=== To do ===
When you reach the line with "Polestar 2 Aut.", start repeating the lines exactly and keep going to the end of the records, but drop every picture.

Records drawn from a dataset

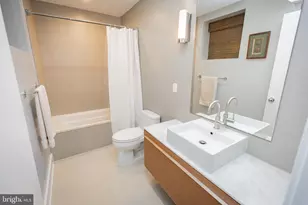 1459 Harvard St NW, Washington, DC 20009 - Photo 39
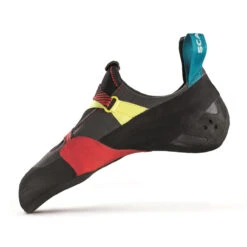 Scarpa Arpia Men Herren Kletterschuhe -Naturerlebnis 6186291 1280x1280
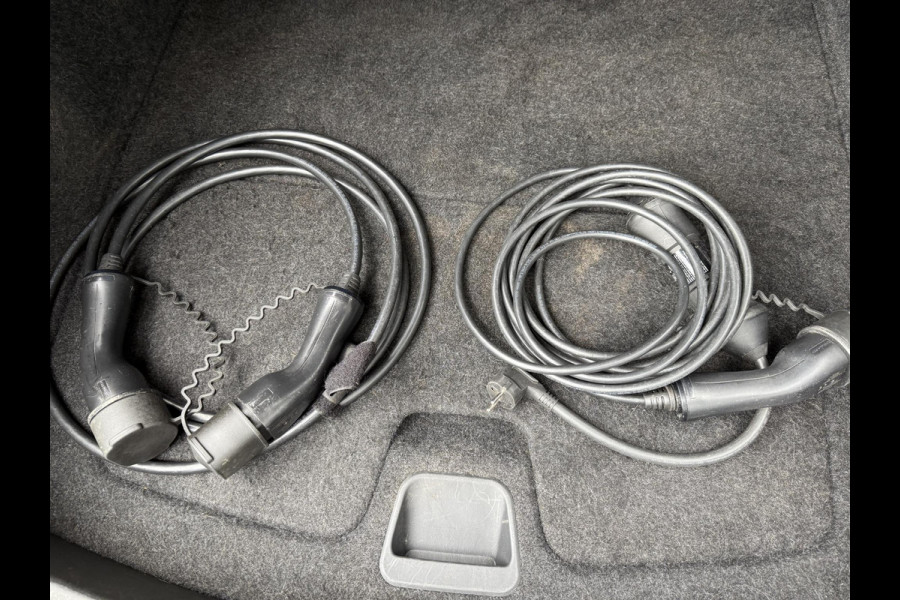 Polestar 2 Aut. Long Range Dual AWD | Trekhaak | Panorama | 360 Camera | Harman Kardon |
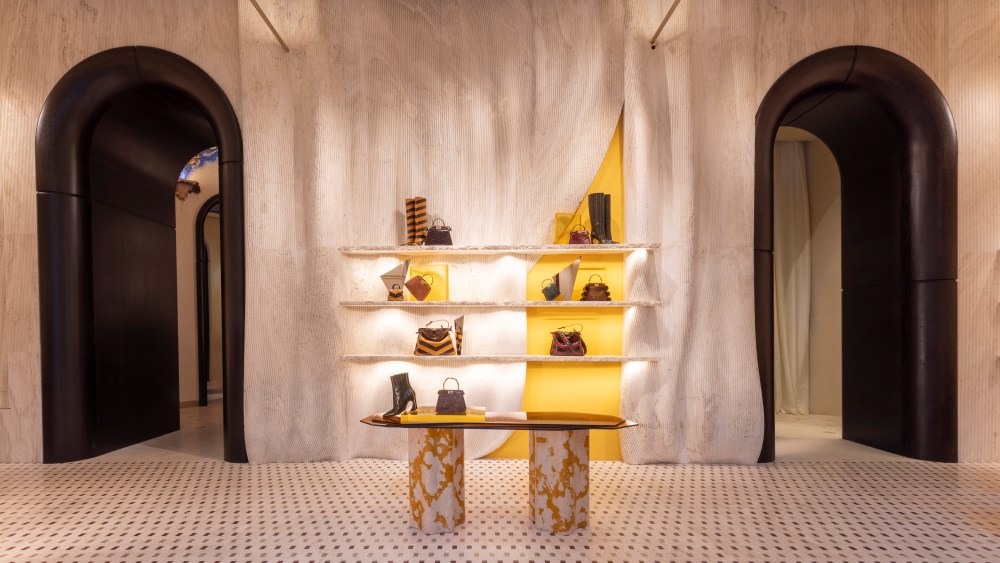 Fendi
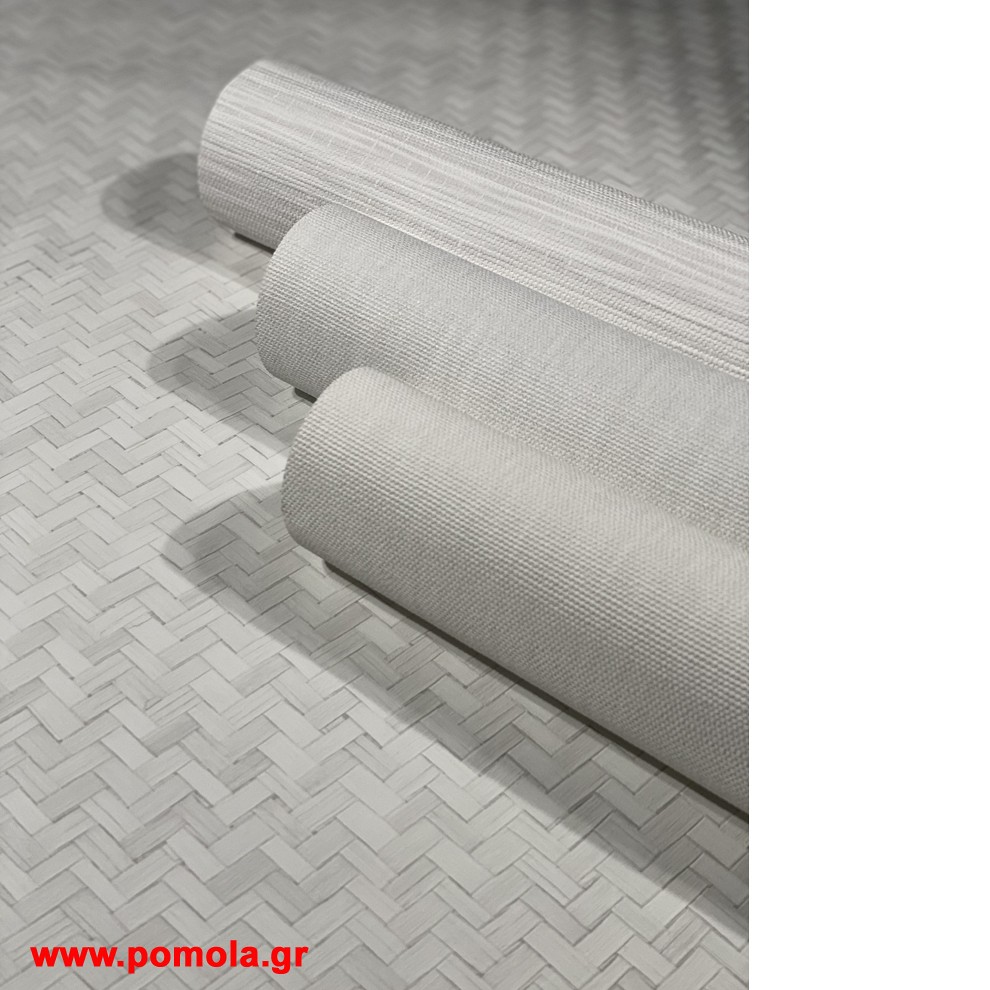 235 Ταπετσαρια τοιχου Botanica zrv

=== Expected answer ===
 Polestar 2 Aut. Long Range Dual AWD | Trekhaak | Panorama | 360 Camera | Harman Kardon |
 Fendi
 235 Ταπετσαρια τοιχου Botanica zrv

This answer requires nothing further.